Elle épousa en 1943 un homme aux idées assez large pour l'épouser, l 'un des plus riches  propriétaires du Kenya,  Gilbert Colville * (fils d'un chevalier,  mais apparemment sans titre héréditaire). Colville était toujours resté en marge du groupe de la Vallée heureuse (la plus grande partie de ses terres s'étendaient ailleurs, dans la Rift Valley). Il s'intéressait par dessus tout à la culture des Masaï, et passait le plus clair de son temps dans la nature, en compagnie des Masaï.

 

                                                    *  Selon le Peerage, il s'appelait Gilbert de Préville Colvile (avec un seul l,  mais l'orthographe avec 2 l est attestée par la Kenya Gazette, journal officiel de la colonie (nomination de Gilbert Colville comme officier forestier en 1928).
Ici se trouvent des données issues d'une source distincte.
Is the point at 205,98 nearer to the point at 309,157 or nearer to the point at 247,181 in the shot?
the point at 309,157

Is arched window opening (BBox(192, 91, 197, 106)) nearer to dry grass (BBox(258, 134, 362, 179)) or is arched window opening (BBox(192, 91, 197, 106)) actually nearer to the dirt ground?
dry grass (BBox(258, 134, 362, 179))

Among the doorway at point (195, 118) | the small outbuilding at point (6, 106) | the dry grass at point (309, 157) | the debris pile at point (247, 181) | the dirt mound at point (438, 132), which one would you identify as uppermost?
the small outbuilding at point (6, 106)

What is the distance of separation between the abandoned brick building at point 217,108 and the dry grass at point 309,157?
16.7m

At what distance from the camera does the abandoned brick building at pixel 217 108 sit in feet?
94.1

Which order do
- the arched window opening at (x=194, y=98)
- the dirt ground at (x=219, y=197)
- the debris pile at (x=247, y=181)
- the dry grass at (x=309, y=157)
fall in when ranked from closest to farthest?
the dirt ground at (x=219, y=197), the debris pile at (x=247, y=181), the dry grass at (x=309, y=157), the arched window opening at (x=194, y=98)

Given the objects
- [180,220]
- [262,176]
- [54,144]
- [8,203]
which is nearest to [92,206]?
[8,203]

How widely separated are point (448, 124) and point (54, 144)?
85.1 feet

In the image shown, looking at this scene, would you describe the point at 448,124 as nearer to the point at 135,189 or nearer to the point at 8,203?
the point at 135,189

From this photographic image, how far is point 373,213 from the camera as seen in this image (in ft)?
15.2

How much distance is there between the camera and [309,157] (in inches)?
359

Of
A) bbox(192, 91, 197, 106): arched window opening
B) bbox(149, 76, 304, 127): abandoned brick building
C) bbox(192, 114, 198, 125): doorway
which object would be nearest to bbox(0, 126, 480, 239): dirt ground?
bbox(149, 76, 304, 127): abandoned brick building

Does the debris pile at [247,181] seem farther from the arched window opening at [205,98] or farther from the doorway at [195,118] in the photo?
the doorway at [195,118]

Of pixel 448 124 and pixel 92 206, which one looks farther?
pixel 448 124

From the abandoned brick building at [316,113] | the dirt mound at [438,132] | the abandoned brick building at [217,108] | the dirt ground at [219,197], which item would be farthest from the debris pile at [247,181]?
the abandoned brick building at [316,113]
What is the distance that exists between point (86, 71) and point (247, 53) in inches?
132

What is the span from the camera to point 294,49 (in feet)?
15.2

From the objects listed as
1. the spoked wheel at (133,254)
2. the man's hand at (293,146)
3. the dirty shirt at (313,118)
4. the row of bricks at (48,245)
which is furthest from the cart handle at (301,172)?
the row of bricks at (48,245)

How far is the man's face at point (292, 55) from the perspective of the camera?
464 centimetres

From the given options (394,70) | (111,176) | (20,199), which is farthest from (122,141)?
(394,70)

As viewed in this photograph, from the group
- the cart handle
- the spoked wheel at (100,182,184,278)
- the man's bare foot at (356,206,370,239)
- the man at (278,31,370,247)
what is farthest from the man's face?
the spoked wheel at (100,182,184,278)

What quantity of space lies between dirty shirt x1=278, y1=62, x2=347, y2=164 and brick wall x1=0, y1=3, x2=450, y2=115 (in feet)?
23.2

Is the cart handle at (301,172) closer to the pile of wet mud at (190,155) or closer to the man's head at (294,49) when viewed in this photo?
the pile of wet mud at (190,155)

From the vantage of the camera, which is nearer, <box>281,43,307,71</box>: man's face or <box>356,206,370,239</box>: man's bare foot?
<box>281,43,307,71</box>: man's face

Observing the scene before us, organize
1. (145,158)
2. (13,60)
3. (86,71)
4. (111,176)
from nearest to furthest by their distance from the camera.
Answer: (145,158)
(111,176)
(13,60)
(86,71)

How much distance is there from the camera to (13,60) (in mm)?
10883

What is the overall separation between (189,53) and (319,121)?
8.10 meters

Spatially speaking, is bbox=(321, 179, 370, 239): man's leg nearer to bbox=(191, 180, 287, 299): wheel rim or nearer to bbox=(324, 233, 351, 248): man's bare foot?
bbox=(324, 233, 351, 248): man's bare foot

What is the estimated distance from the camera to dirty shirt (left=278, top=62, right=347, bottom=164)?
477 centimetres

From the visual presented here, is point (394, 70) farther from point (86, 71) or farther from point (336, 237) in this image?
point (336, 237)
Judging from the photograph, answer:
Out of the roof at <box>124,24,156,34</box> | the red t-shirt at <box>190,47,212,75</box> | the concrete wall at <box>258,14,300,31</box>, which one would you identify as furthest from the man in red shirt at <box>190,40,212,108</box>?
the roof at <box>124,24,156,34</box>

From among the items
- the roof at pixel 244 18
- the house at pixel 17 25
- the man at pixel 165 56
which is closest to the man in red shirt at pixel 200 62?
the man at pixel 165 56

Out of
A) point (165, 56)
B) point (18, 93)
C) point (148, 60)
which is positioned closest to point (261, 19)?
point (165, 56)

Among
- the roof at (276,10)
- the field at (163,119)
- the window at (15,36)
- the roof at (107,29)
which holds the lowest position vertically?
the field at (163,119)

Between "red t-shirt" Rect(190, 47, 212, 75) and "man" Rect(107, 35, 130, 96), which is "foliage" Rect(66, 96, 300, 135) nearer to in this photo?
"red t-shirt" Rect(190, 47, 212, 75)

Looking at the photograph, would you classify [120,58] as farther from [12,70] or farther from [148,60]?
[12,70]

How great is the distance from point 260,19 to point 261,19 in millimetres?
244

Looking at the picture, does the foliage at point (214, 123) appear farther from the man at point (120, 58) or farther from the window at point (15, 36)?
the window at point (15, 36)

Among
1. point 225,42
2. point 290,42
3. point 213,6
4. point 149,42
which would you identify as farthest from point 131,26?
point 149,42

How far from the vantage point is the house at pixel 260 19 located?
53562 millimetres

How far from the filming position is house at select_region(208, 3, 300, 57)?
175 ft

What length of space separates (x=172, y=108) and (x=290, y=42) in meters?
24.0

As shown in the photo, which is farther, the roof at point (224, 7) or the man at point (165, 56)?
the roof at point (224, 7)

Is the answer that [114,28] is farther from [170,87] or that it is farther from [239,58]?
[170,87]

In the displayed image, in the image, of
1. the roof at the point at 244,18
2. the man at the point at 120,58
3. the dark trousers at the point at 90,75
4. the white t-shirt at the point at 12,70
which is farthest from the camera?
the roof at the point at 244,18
Son père était le major-général Sir Henry Edward Colvile, qui avait servi en Afrique, et sa mère était française, née de Préville.

 

Colville, décrit comme une sorte d'ermite, acheta pour Diana le Djinn Palace de Lord Erroll (que Delves Broughton s'était contenté de louer) et pour plaire à sa femme, engagea un excellent cuisinier, qui était sous-employé.

Lors de la révolte des Mau-Mau, il semble que de nombreux rebelles vivaient sur les terres de Colville, quasiment protégés par lui. Lorsque certains furent arrêtés, il paya  un avocat pour les défendre. De toutes façons, les Masaï, avec qui il avait noué des liens forts et dont il parlait la langue, ne s'associèrent pas à la révolte.

 

En 1955, Diana étonna encore le monde. Elle divorça sans problème d'avec Colville, plutôt facile à vivre,  et se remaria la même année, à 42 ans, avec le descendant des Delamere, Tom, 4ème baron, pour qui c'était le troisième mariage (il venait de divorcer en 1955 de sa seconde épouse, fille de Lord Mount Temple,  le politicien, mort en 1939,  qui avait été un moment président de l'association d'amitié avec l'Allemagne nazie).*

                                                                                              * Tom (Thomas) Cholmondeley, plus tard 4ème baron Delamere, s'était marié en 1924 avec la petite-file du duc de Buccleuch, dont il divorça en 1944 pour se remarier immédiatement avec la fille de Lord Mount Temple. Les descendants actuels de la famille sont issus du premier mariage.

 

Le 3ème baron, Lord Hugh Delamere, on s'en souvient, avait terminé sa vie presque ruiné.

 

Le 4ème baron,Thomas (Tom) avait fait ses études et une partie de sa carrière en Angleterre. La rumeur voulait qu'il ait été dépucelé par Beryl Markham qui était une amie de la famille Delamere. En Angleterre il fonda une agence de publicité qui marcha bien et servit dans l'armée pendant la seconde guerre mondiale. Lorsqu'il revint au Kenya, après avoir vendu son agence, il put remettre de l'ordre dans les affaires laissées en mauvais état par son père et de nouveau, les Delamere furent au premier rang de la colonie.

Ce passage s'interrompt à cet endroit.